Step 1: Start by isolating the logarithmic terms on one side of the equation. You can do this by subtracting log(x + 4) from both sides:

2log(-x) - log(x + 4) = 1

Step 2: Use logarithmic properties to combine the two logarithmic terms on the left side of the equation. Specifically, you can use the rule that says log(a) - log(b) = log(a/b):

log((-x)^2 / (x + 4)) = 1

Step 3: Eliminate the logarithm by converting the equation to exponential form. Recall that if log(base b)(x) = y, then b^y = x.
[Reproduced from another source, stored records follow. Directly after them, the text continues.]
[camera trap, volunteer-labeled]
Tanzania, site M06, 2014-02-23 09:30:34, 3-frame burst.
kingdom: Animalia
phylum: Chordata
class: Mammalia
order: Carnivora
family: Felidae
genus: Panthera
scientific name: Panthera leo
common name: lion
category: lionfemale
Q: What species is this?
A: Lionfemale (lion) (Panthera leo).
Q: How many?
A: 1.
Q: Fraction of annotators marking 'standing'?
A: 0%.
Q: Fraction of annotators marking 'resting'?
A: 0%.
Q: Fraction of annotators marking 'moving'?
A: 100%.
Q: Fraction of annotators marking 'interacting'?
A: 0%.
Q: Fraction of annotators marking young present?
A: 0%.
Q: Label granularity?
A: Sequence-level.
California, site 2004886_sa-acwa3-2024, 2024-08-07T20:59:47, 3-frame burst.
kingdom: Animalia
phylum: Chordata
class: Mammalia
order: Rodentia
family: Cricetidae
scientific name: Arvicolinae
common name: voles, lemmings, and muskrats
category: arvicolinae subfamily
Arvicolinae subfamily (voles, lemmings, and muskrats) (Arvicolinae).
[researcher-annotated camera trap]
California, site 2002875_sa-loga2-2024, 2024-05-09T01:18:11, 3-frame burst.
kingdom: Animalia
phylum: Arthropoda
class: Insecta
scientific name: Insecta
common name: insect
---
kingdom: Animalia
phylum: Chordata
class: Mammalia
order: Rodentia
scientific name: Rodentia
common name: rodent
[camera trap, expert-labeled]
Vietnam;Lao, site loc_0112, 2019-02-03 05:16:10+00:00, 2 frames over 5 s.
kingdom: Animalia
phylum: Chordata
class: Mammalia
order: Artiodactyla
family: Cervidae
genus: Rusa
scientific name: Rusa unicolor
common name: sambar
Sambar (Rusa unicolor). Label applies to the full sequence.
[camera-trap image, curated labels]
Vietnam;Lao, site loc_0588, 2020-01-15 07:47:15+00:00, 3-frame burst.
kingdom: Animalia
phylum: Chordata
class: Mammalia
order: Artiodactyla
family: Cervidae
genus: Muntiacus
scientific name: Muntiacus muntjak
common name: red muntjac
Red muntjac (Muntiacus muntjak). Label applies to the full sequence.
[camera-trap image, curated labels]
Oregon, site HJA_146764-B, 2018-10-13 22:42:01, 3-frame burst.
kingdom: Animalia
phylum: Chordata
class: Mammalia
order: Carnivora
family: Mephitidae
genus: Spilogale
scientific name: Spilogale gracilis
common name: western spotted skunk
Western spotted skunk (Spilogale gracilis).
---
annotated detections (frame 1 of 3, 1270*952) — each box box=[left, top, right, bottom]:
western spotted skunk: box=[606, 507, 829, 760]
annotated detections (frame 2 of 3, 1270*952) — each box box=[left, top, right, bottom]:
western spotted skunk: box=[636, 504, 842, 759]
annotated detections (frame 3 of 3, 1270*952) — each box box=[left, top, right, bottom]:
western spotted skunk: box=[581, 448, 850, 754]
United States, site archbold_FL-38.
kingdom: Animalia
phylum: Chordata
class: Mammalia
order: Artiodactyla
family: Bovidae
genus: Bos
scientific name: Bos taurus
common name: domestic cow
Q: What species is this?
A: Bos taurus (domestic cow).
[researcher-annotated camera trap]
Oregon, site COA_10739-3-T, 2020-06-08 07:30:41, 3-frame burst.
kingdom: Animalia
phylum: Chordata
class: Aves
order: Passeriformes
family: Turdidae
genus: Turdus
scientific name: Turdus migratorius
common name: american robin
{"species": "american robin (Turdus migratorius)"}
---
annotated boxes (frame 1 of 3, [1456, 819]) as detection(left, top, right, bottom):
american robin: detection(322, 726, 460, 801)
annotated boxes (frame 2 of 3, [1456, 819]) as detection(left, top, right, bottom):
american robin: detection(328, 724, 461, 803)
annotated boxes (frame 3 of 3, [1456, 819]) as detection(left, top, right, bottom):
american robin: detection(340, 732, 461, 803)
In this case, the base is 10 (common logarithm), so we have:

(-x)^2 / (x + 4) = 10^1

Step 4: Simplify and solve for x:

x^2 / (x + 4) = 10

Step 5: Multiply both sides of the equation by (x + 4) to eliminate the fraction:

x^2 = 10(x + 4)

Step 6: Expand and simplify:

x^2 = 10x + 40

Step 7: Move all terms to one side of the equation to set it to zero:

x^2 - 10x - 40 = 0

Step 8: Now, you can solve this quadratic equation. You can use the quadratic formula:

x = (-b ± √(b² - 4ac)) / (2a)

In this case, a = 1, b = -10, and c = -40. Plug these values into the formula:

x = (10 ± √((-10)² - 4(1)(-40))) / (2(1))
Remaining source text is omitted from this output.